= Friedrich Blühmel =

German musician and inventor

Friedrich Blühmel (born 1777, died before 1845) was a German horn player and musical instrument builder. He is credited as one of the earliest inventors of brass instrument valves.

==Biography==
Friedrich Blühmel initially worked as a coal miner, whilst also learning to play the violin and various woodwind instruments. In 1808 he started playing trumpet and horn and began calling himself a Berghautboist, an old German term for a mine musician, playing in a band in Waldenburg, Silesia.

Around 1813, Blühmel designed a valve system for brass instruments, apparently independently of his fellow horn player Heinrich Stölzel who created a similar system at around the same time.

Both inventors added two valves to the natural horn, allowing the instrument to play a full chromatic series.
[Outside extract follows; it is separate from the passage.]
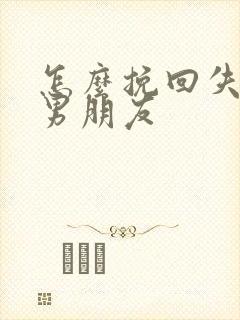 怎么挽回失去的男朋友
This allowed the horn to develop into a more useful melodic instrument, eventually becoming the instrument known today as the French horn.

In 1818, Friedrich Blühmel and Heinrich Stölzel registered a patent for their two-valve chromatic horn. This was expanded in 1819 to a three-valve system by the instrument builder Christian Friedrich Sattler in Leipzig.

The first trumpets with this valve system were built in 1820, with almost all brass instruments eventually including such systems during the following decades.